§ **The records**:
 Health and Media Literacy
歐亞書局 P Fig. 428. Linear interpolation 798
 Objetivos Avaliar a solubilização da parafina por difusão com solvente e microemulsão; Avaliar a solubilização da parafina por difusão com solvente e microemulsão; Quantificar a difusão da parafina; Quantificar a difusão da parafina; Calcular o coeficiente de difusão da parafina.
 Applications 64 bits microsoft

...

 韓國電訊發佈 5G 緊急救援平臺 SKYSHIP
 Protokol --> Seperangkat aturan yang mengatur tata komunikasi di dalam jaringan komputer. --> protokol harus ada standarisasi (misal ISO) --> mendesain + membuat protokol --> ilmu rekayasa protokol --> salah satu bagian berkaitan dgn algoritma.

* * *

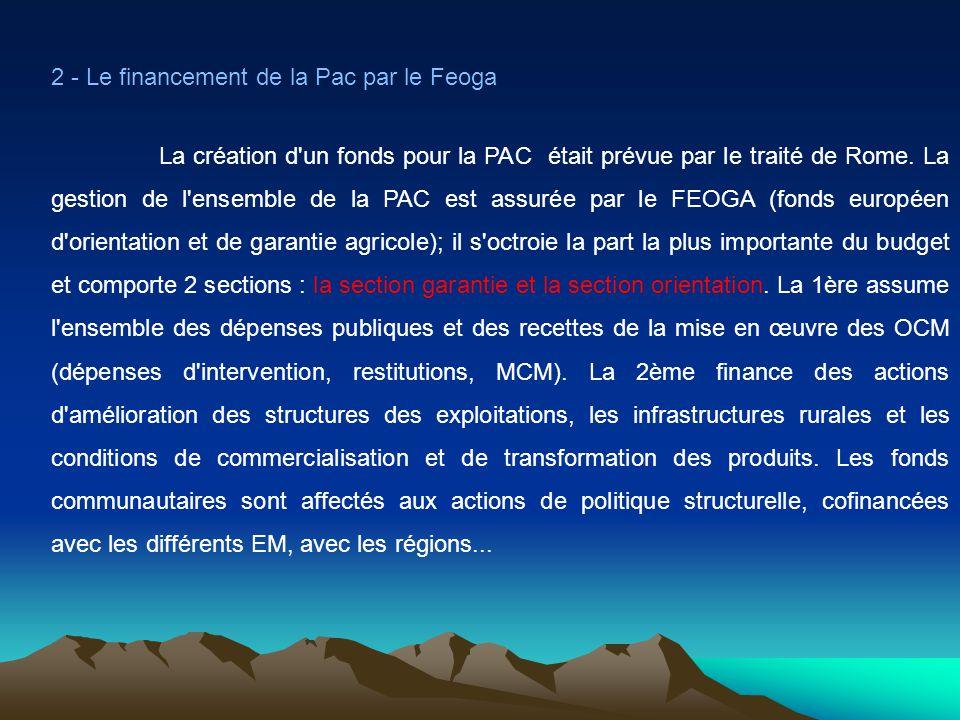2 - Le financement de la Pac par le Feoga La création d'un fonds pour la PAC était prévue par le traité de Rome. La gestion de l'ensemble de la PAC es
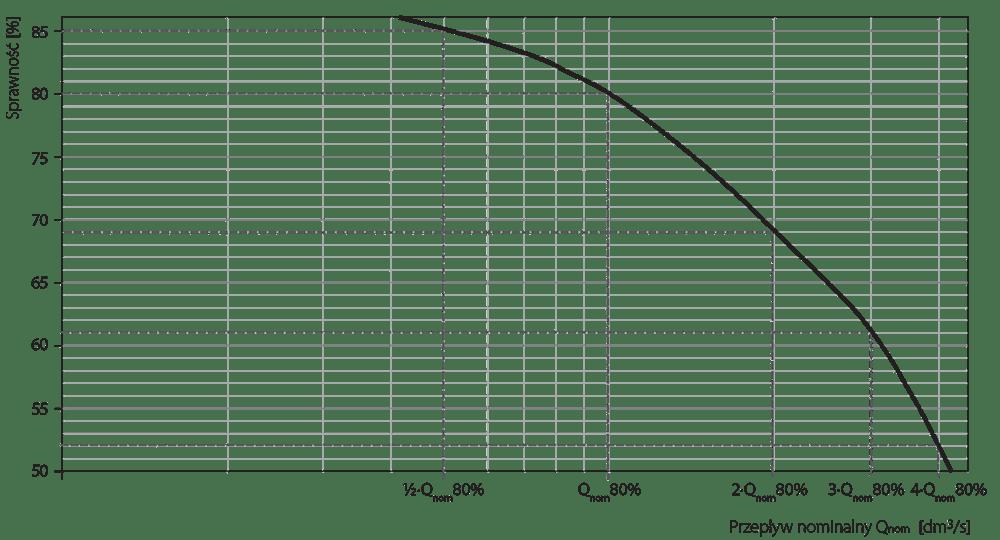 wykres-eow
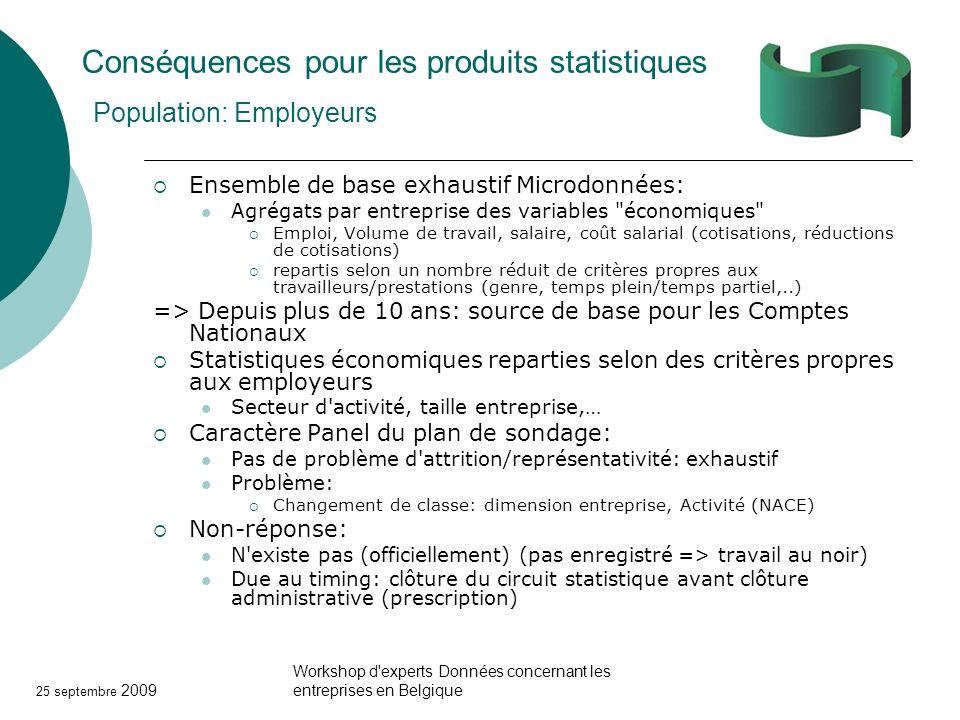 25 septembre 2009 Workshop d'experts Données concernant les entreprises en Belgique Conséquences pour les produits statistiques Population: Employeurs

§ **Your task**:
The range runs from the line above containing "Objetivos Avaliar a" to the line containing "Applications 64 bits microsoft", inclusive. Restate those lines word for word and no others.

§ **Response**:
 Objetivos Avaliar a solubilização da parafina por difusão com solvente e microemulsão; Avaliar a solubilização da parafina por difusão com solvente e microemulsão; Quantificar a difusão da parafina; Quantificar a difusão da parafina; Calcular o coeficiente de difusão da parafina.
 Applications 64 bits microsoft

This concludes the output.